Spotlight in Southern Region UUA Newsletter

Our Inaugural Worship Service on February 11, 2018, was featured in the UUA Southern Region Newsletter for March 2018:

We Started Abundant LUUv in the West End
By Rev. Duncan E. Teague

The rooms were filled by the time we were welcomed by our Southern Regional Unitarian Universalist (UU) staff, the Rev. Dawn Cooley, first on program. The Hammonds House Museum, where the Abundant Love Unitarian Universalist Congregation (Abundant LUUv) started worshiping, Sunday, February 11, is an old, big beautiful house built in 1872. We filled what were the formal dining room and the front parlor adjacent to it. The count of the people I could not estimate, as I was nervous about other things taking place. The number was not as important as the look of the room and the overall feeling of the crowd to me. At least half of the attendees were African American, with other people of color present also. We had changed the way the typical Unitarian Universalist worship service looked on our first Sunday.

After several years of talking about it, I was finally standing in front of our first congregation gathered to be the Abundant LUUv of West End, Atlanta. The room glowed with joy and people excited about this new opportunity. We had chosen the right place to begin. By starting our fledgling congregation at the historic Hammonds House Museum, an African American cultural center, we literally were altering the map of Unitarian Universalism in the Southern Region and the Atlanta Cluster. We were north of Macon, GA and south of Interstate I-20, even if only a few yards from the actual freeway in the core inner-city.

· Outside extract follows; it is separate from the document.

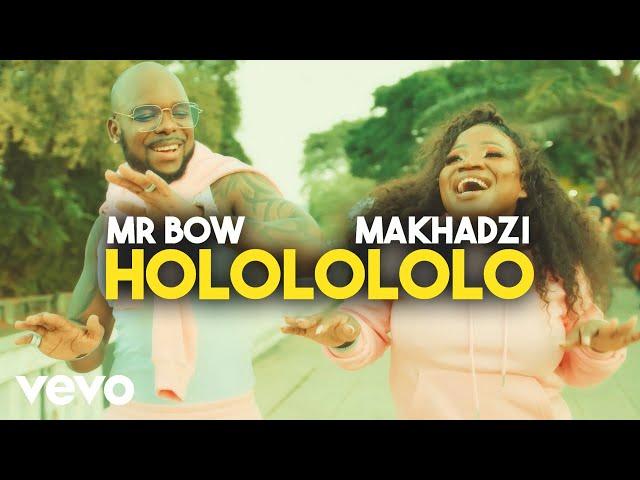 Mr. Bow - Hololololo (Official Music Video) ft. Makhadzi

On the museum walls were African American photos—some iconic from the days of slavery— that the artist, Carrie Mae Weems, had altered with contemporary messages or photographic effects. Weems’ work is the thirtieth anniversary exhibit held in the former home of an Atlanta physician, socialite, and Black gay man. The house museum is named for its last owner, the late Dr. Otis Thrash Hammonds.

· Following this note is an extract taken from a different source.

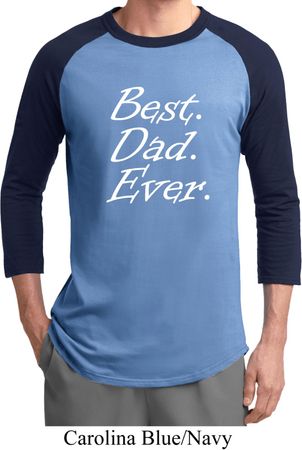 Mens Dad Shirt Best Dad Ever White Print Raglan Tee T-Shirt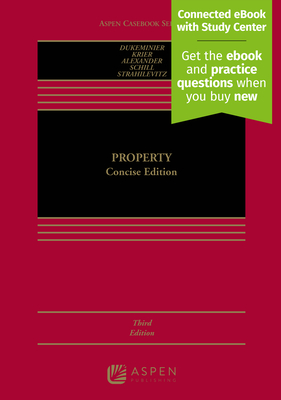 Property: Concise Edition [Connected eBook with Study Center] - Dukeminier, Jesse, and Krier, James E, and Alexander, Gregory S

If you are wondering if it felt great? It did. We estimate about seventy people were there. There was a guest sign-in book on the table in the wide hallway that greeted people, as good Unitarian Universalists of this century, with plain and prepared name tags. There were smiles on most faces and hugs abounded. I was told of reunions of UU associates who had not reconnected in twenty years. It looked and felt like an amazing culmination of our Abundant LUUv Core Team’s hard work. The reality of our beginning worship services is settling on me.

We are grateful to have been joined on this occasion by fellow UU clergy: Rev. Sherman Logan and his wife from Richmond, VA, Rev. Joan Armstrong, retired Rev. Rhett Baird, as well as retired Rev. John Mackey, and ministers who came to bless our work from several traditions in Atlanta. This was a special service, so lots of folks stood at the pulpit, representing past ministries, present desires and future dreams. We were welcomed by the other larger, liberal Christian New Thought congregation—Hillside Center of Truth. We were blessed by professors and even an African Methodist Episcopal (AME) minister, an older woman who my husband and I have proudly adopted as our mom.

People came, whether to explore this new congregation or just to celebrate its inauguration. We worshiped as many African Americans do, with lots of music, in the foreground and in the background. One of our friends (we’ve adopted him as one of our “kids”) was on the piano, Antonio T. Williams, from Statesboro, GA. Even the date was significant and added to the festivities as the anniversary of Nelson Mandela leaving prison. I cried during most of the festivities: smiling the whole time even through the tears. It was a celebration of our work to bring Unitarian Universalism to this part of Atlanta; it looked like and felt like a success.